Per leggere per intero la notizia clicca qui: L’Eco di Bergamo.

Di fronte a un fatto del genere nasce la domanda, scontata quanto spontanea: ma perché lo fanno? Intanto, una prima annotazione che viene dalla stessa notizia. Simili bravate sono già successe altrove: gli eroi in questione sono soprattutto imitatori. Questo suggerisce già una semplice considerazione. Imitare è tipico di chi non ha una straordinaria personalità, non sa mediamente quello che deve fare e, quindi, fa quello che fanno gli altri. Diciamo che, fondamentalmente, l’imitazione è segno abbastanza sicuro di debolezza.

Ma torniamo ad alcuni particolari della spedizione così come l’abbiamo letta. Chi ha sparato si trovava in macchina, mentre le ragazze si trovavano ai bordi della strada. Dunque gli aggressori hanno agito da una facile posizione di forza e hanno agito contro persone che non si aspettano quel comportamento. La sorpresa ingigantisce la forza di chi spara e la debolezza di chi subisce. Tipico anche questo di soggetti deboli. Proprio perché sono deboli si sentono in dovere di esibire forza e attingono forza là dove è più facile: agendo di sorpresa su ragazze inermi che si trovano ai bordi delle strade e si aspettano tutt’altro che un fucile puntato.

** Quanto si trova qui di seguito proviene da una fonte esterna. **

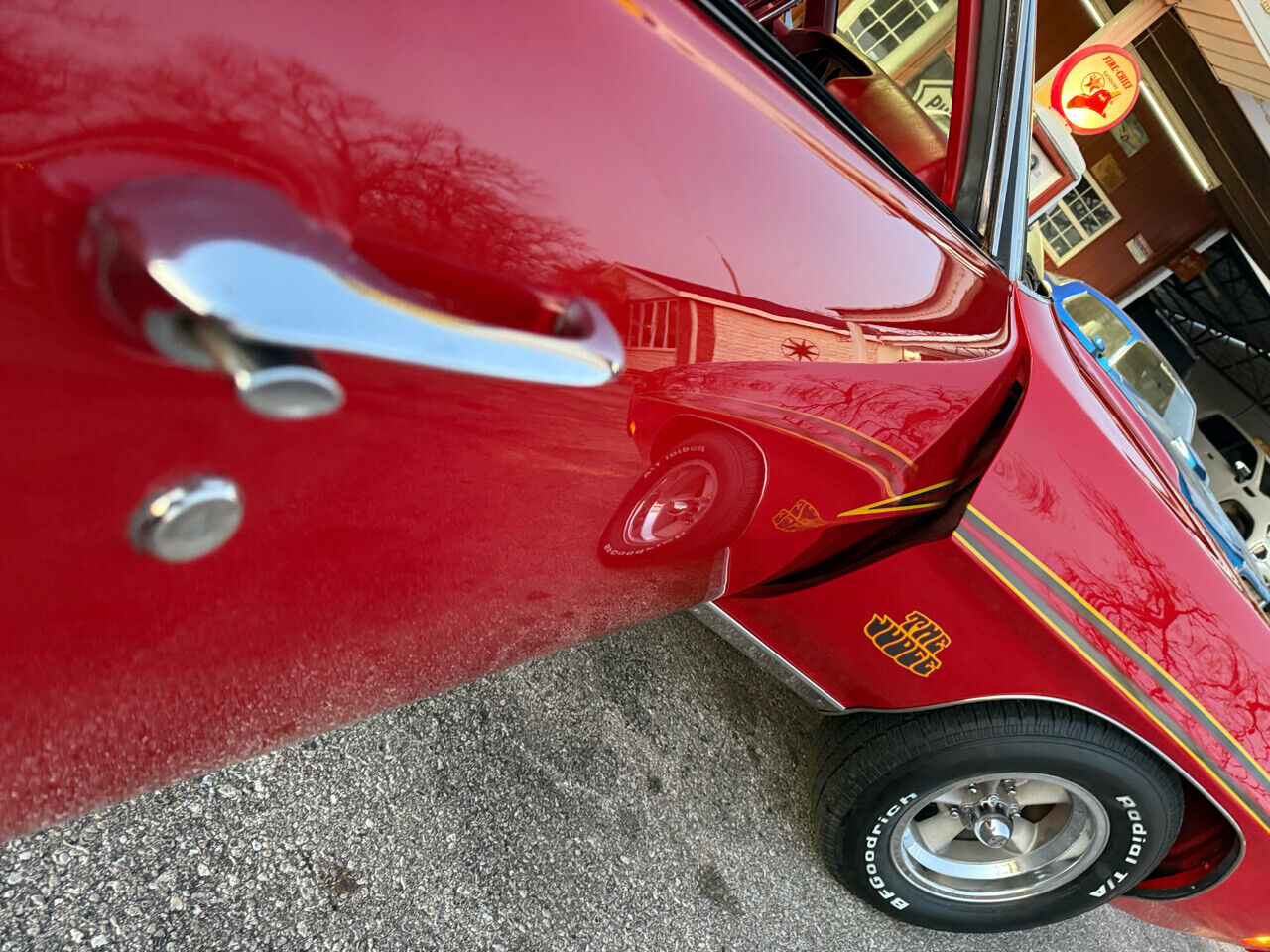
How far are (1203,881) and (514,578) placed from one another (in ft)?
6.08

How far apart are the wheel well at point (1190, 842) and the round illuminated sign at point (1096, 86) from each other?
233 inches

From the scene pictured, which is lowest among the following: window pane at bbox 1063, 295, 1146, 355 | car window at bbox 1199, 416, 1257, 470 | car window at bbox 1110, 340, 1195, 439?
car window at bbox 1199, 416, 1257, 470

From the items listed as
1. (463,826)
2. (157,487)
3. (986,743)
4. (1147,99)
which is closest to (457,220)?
(157,487)

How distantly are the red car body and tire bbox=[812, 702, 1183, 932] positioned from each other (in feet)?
1.30

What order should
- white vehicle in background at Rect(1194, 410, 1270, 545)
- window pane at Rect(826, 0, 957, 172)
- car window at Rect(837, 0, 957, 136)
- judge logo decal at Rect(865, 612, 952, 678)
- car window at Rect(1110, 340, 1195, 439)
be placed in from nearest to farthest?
judge logo decal at Rect(865, 612, 952, 678) → car window at Rect(1110, 340, 1195, 439) → window pane at Rect(826, 0, 957, 172) → car window at Rect(837, 0, 957, 136) → white vehicle in background at Rect(1194, 410, 1270, 545)

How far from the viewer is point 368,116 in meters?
0.52

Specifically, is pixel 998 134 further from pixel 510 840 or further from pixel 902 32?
pixel 902 32

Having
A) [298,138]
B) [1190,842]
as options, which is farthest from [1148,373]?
[298,138]

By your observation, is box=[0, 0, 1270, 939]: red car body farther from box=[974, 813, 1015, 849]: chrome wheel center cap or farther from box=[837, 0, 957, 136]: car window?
box=[837, 0, 957, 136]: car window

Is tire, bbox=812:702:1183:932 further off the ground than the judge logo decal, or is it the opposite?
the judge logo decal

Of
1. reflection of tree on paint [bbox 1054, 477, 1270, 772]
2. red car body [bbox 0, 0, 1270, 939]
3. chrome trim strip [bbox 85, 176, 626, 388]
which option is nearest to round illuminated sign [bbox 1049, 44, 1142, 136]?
reflection of tree on paint [bbox 1054, 477, 1270, 772]

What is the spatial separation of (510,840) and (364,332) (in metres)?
1.34

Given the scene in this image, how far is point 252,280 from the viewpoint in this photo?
41cm

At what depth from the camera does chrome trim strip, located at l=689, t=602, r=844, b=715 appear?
1523mm
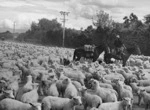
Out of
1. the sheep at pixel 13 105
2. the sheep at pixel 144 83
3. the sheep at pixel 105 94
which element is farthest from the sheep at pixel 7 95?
the sheep at pixel 144 83

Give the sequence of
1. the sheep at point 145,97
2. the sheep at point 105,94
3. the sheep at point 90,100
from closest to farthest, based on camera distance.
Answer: the sheep at point 90,100, the sheep at point 105,94, the sheep at point 145,97

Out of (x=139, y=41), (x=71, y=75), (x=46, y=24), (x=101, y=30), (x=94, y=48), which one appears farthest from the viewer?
(x=46, y=24)

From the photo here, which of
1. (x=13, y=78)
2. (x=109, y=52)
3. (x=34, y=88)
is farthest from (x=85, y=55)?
(x=34, y=88)

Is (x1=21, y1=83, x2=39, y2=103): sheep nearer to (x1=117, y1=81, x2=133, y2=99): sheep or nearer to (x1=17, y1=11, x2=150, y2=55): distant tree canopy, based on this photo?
(x1=117, y1=81, x2=133, y2=99): sheep

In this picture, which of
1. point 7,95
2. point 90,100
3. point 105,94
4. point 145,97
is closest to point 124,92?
point 145,97

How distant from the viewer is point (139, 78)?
1273cm

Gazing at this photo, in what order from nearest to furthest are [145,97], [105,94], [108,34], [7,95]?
[7,95]
[105,94]
[145,97]
[108,34]

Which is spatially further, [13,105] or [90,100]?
[90,100]

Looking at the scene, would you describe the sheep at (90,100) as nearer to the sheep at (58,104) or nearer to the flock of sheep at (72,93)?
the flock of sheep at (72,93)

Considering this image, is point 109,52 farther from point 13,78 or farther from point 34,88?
point 34,88

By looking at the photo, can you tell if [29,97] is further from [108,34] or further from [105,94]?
[108,34]

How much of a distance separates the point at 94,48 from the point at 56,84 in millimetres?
11595

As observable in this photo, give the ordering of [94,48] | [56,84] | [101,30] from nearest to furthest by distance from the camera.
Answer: [56,84] → [94,48] → [101,30]

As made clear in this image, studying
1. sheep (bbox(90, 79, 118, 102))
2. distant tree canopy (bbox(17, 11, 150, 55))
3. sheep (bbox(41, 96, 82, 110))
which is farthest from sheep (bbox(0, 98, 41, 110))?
distant tree canopy (bbox(17, 11, 150, 55))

Ma le verità più inquietanti vengono dalla domanda più semplice: perché sparano? Per punire, per spaventare, per divertirsi? Quello che è certo è che hanno usato delle ragazze – quelle ragazze già gravate da probabili problemi, da probabilissime forme di debolezza – come semplice bersaglio. Dietro quella bravata sta dunque l’atteggiamento razzista di chi riduce l’altro a qualcosa che serve per sé. Certo, c’è da dire, ahimè, che questo aspetto della bravata ha diversi tratti in comune con quella degli “utilizzatori finali” (ve la ricordate l’espressione resa famosa dai processi di cui le cronache politiche hanno lungamente parlato?) delle donne di strada. Quelle donne, appunto, vengono utilizzate, non rispettate ovviamente, e tanto meno amate.

Quindi diamo la caccia agli idioti di Filago e di Brembate. Ma, quand’anche si riuscisse a scovali, non pensiamo di aver risolto il problema. Di idioti resta pieno il mondo e di utilizzatori finali e intermedi, pure.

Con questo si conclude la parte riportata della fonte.